We all know more about how we should live our lives than we do in actuality, be it knowing not to eat fast food, drink the 6th cup of coffee or smoke that cigarette, we know almost for certain that such behaviours only cause pleasure in the short term but can, and usually do longterm harm to ourselves or even those around us.
Knowing does not equal doing, but feeling almost always leads to action. Because emotions are actions, physical states of our bodies (you can’t really feel sad while running a marathon) and while using facts to persuade someone may or may not be an efficient way of communication, if instead we use emotions, we have an incredibly higher chance of getting our point across. And who better to know the fine art of communicating emotions than us creatives?
An example I would like to share comes from old Yugoslavia, a country that, if you’re American, brought you one of the worst cars you could have owned in the 80s, the Yugo. My story though isn’t about a car, but about a seemingly mediocre poster that almost caused riots in the nation after its secret was uncovered.

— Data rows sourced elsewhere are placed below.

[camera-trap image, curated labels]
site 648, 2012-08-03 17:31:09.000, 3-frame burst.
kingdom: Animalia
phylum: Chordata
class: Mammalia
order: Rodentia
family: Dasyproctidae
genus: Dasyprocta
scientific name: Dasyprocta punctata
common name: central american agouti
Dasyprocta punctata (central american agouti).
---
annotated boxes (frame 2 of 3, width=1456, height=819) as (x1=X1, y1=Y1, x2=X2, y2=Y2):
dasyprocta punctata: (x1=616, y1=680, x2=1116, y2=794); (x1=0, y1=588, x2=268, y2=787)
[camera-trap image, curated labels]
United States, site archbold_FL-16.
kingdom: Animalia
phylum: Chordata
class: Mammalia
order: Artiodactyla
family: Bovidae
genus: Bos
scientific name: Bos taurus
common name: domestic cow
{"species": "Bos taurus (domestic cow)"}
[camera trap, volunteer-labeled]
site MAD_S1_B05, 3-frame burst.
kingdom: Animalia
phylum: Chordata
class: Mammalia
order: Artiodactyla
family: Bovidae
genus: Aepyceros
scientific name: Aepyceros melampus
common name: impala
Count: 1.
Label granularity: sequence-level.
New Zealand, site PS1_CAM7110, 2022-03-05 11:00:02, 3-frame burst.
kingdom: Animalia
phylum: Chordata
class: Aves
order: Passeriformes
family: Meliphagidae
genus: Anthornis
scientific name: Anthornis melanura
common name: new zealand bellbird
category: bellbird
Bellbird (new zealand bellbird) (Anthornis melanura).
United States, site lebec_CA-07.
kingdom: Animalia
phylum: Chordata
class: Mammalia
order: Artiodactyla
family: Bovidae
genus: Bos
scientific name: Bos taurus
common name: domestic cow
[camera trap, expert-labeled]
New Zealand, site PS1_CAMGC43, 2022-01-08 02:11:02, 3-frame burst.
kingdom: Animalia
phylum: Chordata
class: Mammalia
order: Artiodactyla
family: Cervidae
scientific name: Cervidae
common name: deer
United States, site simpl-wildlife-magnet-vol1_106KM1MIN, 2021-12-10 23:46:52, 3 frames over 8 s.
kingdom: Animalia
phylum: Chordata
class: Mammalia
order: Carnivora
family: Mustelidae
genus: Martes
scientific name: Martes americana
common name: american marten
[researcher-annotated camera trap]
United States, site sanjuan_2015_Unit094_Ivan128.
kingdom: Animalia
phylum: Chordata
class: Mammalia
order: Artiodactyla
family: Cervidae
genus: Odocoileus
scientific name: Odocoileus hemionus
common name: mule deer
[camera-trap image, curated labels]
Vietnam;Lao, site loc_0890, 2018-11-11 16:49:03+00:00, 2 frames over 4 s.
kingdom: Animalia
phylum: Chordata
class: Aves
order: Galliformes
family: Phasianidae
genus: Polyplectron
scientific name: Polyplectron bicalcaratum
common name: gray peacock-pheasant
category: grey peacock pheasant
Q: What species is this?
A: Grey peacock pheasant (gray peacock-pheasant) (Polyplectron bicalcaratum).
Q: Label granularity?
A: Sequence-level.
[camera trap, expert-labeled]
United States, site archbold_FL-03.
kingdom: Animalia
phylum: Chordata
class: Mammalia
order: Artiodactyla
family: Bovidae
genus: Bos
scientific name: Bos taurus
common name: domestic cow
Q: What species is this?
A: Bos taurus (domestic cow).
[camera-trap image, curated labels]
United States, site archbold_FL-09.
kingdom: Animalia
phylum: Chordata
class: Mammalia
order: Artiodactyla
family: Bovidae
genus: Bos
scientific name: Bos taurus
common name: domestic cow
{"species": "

It all began in 1987 with a nation-wide call for entries for artists to design an image that would be used as a promotion for the national Youth Day, specifically The Relay of Youth, a symbolic relay race held in Yugoslavia every year where young Yugoslavians would carry a baton thought all the states of the country with a birthday pledge to the country’s leader Josip Broz Tito (the glory of socialism).
One of the top candidates for the design was a poster depicting a muscular young man with a torch in his left hand and the national flag in his right, waving perfectly behind him in the wind. It was a magnificent poster, a statement to the strength of the country’s peoples and oversaturated with national symbolism (again, glorious socialism). So the decision to proclaim it a winer of the contest was almost unanimous. Were it not for one small issue.
After the poster had been published in the national newspaper to be shown to the people, a doctor found it oddly familiar and after double-checking fond that the poster was nothing more than a literal duplicate of a Nazi poster used to propagate the Hitler’s Youth program and that only the flag and national symbols had been changed by the group of artists responsible for the poster’s creation.
As one can imagine all hell broke loose and soon thereafter the poster was disqualified and the authors sanctioned. And all it took for the image to go from glorious masterpiece to disgusting filth was the succession of coloured stripes on the flag and the type of bird that was depicted sitting on the mast. Everything else was almost completely the same.
Even though there was nothing wrong with anything depicted on the poster, nothing wrong with its facts, the emotions it embodied because of its symbolical provenance were enough to disqualify it. Because many times the facts do not and will not matter; it does not matter if your portrait isn’t exactly like the person you are portraying, it doesn’t matter if your tone of red is the same as it is in reality or that the blue cobalt colour you used to paint the sea never really occurs in nature, if your art does not convey emotion first and facts second.
In the end it’s really not that hard to communicate facts, it just takes time to memorise them or learn them by heart or copy them some other way, but to communicate emotions, well, you can’t really learn something like this from a textbook and you surely can’t just copy paste an emotion onto your artwork and call it your own. In certain times one could even have ended up in jail for doing so.